Hacker Newsnew | past | comments | ask | show | jobs | submitlogin
Arena Allocation in SBCL (github.com/sbcl)
215 points by tmtvl on Oct 28, 2023 | hide | past | favorite | 32 comments


I've been meaning to look into it, so these are mostly notes, that others might find useful,

arenas are x86_64 only, not sure how involved are ports, but there's at least a VOP, that as of right now exists only on x86_64. (the build obviously fails on other systems)

I'm trying it on m1, so I can build with

    arch -arch x86_64 sh make.sh --with-system-tlabs
and then run with

    arch -arch x86_64 sh run-sbcl.sh
it's pretty raw, so for example allocating object larger than arena results in ldb. there's a lot of sample code in tests/arena.impure.lisp

and the simplest possible test code just to see what's up,

    (gc :full t)
    (room)
    ;;;    7,084,208 bytes for  36,307 simple-vector objects
    (progn (make-array 10000000) (values))
    (room)
    ;;    86,991,136 bytes for  36,080 simple-vector objects
    (gc :full t)  
    ;;     6,847,824 bytes for  35,865 simple-vector objects
    (use-package :sb-vm)
    (defvar a (new-arena 100000000))
    (with-arena (a) (make-array 10000000) (values))
    (room)
    ;;     7,050,080 bytes for  36,233 simple-vector objects
well, so at least we know the array is put somewhere. finally one calls (destroy-arena a), but you can still access the data, so presumably there's no checking involved, and being undisciplined about retaining arena pointers will create all kinds of interesting bugs.

neat!


This is always the tradeoff with arenas. Either the runtime keeps it safe and postpones actually destroying the arena if there are references leading to it. Or it trusts the programmer, which will eventually result in fun late-night debugging sessions. TA indicates that SBCL is rather of the former variety since it describes debugging tools to find references leading from the heap to the arena.

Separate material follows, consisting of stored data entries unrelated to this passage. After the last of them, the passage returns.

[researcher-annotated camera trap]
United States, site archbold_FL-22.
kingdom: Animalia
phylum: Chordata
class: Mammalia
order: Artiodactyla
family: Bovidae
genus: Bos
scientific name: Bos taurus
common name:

I guess it is best practice to bury arena management inside some sort of framework* and don't fiddle with them in business code.

*: Edit: more likely, a macro


Oh man, we’ve needed a rock-solid arena model in C++ forever. There’s stuff but it really needs compiler support to be clean.

Jai just seems to be going from strength to strength with arena-by-default.

The key insight is that a modern malloc isn’t terribly different from a modern GC: people seem to vastly overstate the difference IMHO.

Arenas are like a bumping nursery but better. I hope we keep seeing more of this.


I don't see why a language would need special support for arenas, unless it is GCed. It's a simpler alloction model than malloc, and C++ doesn't really have builtin support for malloc either, it just calls free() in a bunch of destructors in the STL.


In fairness std::allocator has always been a wreck, and in fairness RAII let’s you do a fairly low friction arena: but you run to the same set of problems that the C folks have with things as common as doubly linked lists. There are plenty of good ones, but every project has a different one.

Jai just throws you a bump-allocated heap arena with a (tunable) default bigger than 8MB that you can hit with idiomatic syntax in every basic block.

None of this is impossible in C or C++ or Rust or Java: but idiomatic defaults and notation matter.

Most per-method allocations should be pointer bumped in an arena (we’re already paying for page tables and a TLB, might as well get our money’s worth), and the languages just don’t encourage it.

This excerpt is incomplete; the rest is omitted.